At the moment we have two models:

  1. With the categorical variable (called A)
  2. Without the categorical variable (called B)

Model A has slightly better performance than model B because the categorical variable was generally relevant to the problem, however, we should also consider it's generalization power with regards to the specific type of clients it's built for.

The main question is: which model is more suited for this given problem?

  1. Is it model A because of including the categorical variable and accounting for differences in performance across levels of the categorical variable?

  2. Is it model B because of not including the categorical variable and making it more suitable for future predictions (categorical variable will always have one level only) which could lead to better generalisation?

I realize that my question is a bit hypothetical but I'm not able to disclose more information. I would be very grateful if you could share your thoughts or articles that would help us make a decision. I'm not giving my preference at the moment not to bias your answers :wink: Thank you!

What kind of model are you running? You mention that model A has better performance but did you determine this solely off predictive behaviour or from statistical tests showing that the full model (model A) is significantly better than the restricted model (model B). If your model is a simple linear model, you could perform a likelihood ratio test since model B is simply a restricted version of model A. If you are using a more complicated model, this may not be as straight forward but may be worth looking into. This type of test will tell you whether you are really gaining the necessary improvement in model performance to warrant the additional parameter.

We're running Elastic-Net.

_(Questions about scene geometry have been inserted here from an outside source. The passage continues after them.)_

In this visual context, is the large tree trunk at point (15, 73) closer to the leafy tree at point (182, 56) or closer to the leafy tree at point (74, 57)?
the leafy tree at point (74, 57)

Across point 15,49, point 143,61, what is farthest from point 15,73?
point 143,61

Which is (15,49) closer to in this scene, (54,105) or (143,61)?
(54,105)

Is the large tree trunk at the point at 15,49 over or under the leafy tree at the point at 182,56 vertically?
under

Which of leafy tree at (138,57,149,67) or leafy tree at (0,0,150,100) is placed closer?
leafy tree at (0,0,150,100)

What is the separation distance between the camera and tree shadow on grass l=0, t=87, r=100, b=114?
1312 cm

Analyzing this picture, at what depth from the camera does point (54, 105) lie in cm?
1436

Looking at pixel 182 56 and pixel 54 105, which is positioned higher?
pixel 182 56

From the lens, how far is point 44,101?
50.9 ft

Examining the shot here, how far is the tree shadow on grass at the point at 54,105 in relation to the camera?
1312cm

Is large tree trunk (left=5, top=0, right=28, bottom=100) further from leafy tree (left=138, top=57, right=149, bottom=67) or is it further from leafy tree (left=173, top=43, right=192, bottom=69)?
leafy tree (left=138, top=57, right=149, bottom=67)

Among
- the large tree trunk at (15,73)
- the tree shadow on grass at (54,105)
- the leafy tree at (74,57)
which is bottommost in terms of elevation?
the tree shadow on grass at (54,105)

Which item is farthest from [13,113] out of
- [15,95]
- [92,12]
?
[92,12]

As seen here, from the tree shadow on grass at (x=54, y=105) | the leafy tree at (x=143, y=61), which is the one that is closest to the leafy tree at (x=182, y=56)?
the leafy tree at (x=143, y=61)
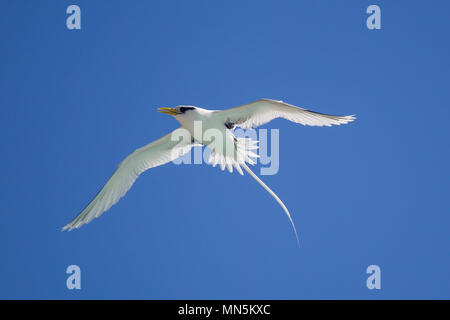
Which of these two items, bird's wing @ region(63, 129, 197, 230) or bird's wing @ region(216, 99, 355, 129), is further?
bird's wing @ region(63, 129, 197, 230)

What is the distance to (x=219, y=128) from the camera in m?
9.58

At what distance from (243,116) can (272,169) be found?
113cm

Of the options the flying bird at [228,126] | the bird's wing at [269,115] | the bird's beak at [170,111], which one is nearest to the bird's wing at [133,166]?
the flying bird at [228,126]

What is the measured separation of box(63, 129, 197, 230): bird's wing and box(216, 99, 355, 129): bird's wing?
1.57 meters

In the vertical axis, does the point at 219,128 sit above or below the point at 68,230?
above

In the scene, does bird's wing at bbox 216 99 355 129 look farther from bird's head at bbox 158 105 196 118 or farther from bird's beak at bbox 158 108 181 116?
bird's beak at bbox 158 108 181 116

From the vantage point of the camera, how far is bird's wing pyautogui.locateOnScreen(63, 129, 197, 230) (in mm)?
10516

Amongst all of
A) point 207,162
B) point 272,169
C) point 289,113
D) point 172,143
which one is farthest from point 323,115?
point 172,143

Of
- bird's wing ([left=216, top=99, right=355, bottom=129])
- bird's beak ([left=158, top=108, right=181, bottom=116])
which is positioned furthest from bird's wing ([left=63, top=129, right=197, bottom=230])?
bird's wing ([left=216, top=99, right=355, bottom=129])

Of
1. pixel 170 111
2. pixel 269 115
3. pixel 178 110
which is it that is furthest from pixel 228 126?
pixel 170 111

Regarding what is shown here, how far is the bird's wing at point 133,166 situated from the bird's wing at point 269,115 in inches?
61.9

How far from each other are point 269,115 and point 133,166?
11.0 ft

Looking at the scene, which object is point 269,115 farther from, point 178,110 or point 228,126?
point 178,110
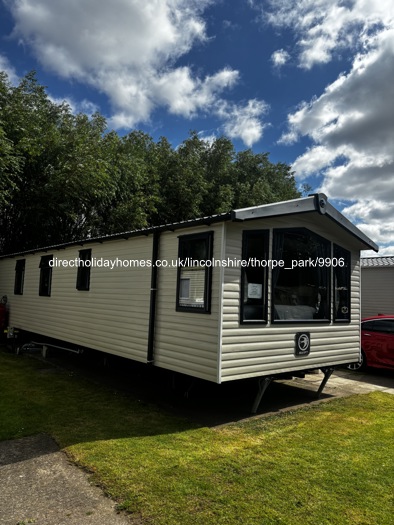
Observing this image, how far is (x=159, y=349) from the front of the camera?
18.9ft

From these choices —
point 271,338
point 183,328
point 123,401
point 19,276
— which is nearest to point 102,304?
point 123,401

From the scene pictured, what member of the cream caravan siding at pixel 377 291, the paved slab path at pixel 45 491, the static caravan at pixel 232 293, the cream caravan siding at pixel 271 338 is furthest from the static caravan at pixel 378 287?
the paved slab path at pixel 45 491

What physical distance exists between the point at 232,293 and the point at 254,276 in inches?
22.1

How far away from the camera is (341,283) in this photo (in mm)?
7066

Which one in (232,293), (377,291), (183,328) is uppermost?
(377,291)

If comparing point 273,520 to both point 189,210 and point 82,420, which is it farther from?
point 189,210

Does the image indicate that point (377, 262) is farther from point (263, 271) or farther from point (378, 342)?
point (263, 271)

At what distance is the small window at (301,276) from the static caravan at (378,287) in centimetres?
792

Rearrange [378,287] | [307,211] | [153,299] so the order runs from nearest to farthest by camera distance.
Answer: [307,211] < [153,299] < [378,287]

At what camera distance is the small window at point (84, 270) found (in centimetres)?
799

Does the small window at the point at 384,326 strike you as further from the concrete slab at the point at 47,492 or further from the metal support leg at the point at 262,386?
the concrete slab at the point at 47,492

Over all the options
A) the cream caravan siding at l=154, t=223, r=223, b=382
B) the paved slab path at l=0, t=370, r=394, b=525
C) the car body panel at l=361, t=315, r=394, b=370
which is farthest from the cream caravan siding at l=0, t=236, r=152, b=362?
the car body panel at l=361, t=315, r=394, b=370

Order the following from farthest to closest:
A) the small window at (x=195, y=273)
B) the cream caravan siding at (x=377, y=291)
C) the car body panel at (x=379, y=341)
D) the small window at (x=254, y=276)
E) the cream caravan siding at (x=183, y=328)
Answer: the cream caravan siding at (x=377, y=291) < the car body panel at (x=379, y=341) < the small window at (x=254, y=276) < the small window at (x=195, y=273) < the cream caravan siding at (x=183, y=328)

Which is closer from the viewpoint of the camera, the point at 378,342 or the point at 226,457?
the point at 226,457
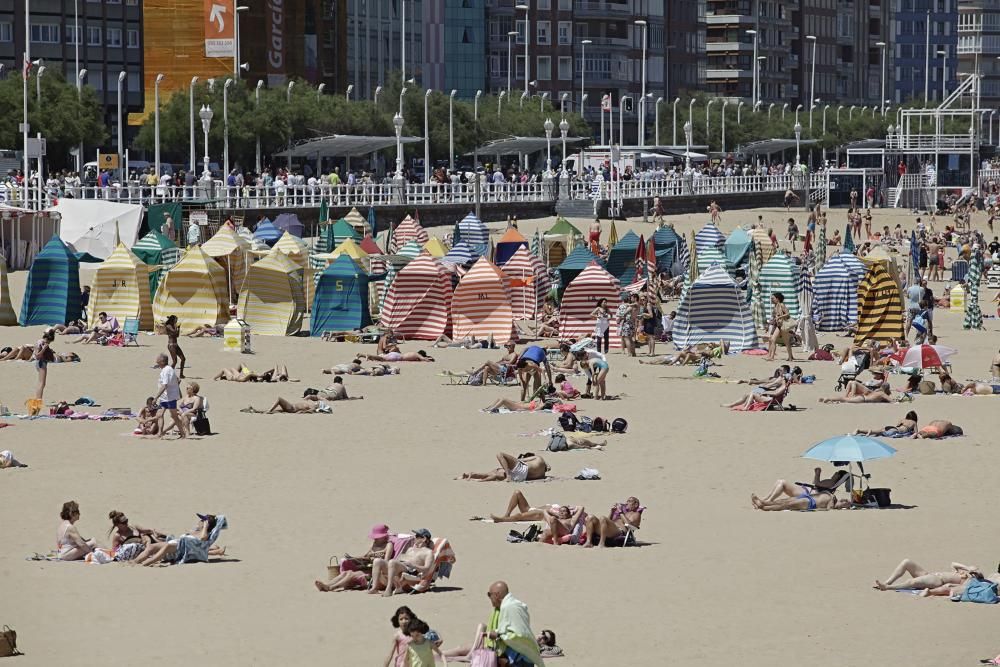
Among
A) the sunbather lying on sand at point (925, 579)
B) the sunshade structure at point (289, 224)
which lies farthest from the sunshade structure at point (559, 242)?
the sunbather lying on sand at point (925, 579)

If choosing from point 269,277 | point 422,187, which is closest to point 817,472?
point 269,277

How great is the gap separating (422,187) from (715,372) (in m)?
29.4

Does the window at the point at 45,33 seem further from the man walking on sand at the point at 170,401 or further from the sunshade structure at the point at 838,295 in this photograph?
the man walking on sand at the point at 170,401

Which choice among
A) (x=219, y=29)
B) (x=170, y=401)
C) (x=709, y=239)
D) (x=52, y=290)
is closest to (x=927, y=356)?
(x=170, y=401)

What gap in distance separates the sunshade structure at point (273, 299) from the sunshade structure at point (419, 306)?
5.14ft

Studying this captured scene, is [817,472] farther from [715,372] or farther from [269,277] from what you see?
[269,277]

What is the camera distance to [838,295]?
34.8 metres

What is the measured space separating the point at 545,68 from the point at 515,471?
83596 millimetres

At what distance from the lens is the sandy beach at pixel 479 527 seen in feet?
43.6

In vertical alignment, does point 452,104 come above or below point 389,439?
above

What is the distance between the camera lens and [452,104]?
72062 mm

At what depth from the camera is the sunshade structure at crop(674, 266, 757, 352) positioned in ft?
100

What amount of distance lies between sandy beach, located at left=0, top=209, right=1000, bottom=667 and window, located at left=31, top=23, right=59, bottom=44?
2114 inches

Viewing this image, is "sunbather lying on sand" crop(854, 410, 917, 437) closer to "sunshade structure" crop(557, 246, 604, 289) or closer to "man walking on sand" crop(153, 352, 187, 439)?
"man walking on sand" crop(153, 352, 187, 439)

There's really no need for running statistical tests here because it's evident from the resampled CV profile and test set performance. Model A is definitely a better performing model than B so that's not really the essence of the question.

I'm rather trying to tackle this from a sample building standpoint while keeping in mind to what sample the future model will be applied. That's why I believe answering these questions is crucial:

  1. Is it model A because of including the categorical variable and accounting for differences in performance across levels of the categorical variable?

  2. Is it model B because of not including the categorical variable and making it more suitable for future predictions (categorical variable will always have one level only) which could lead to better generalisation?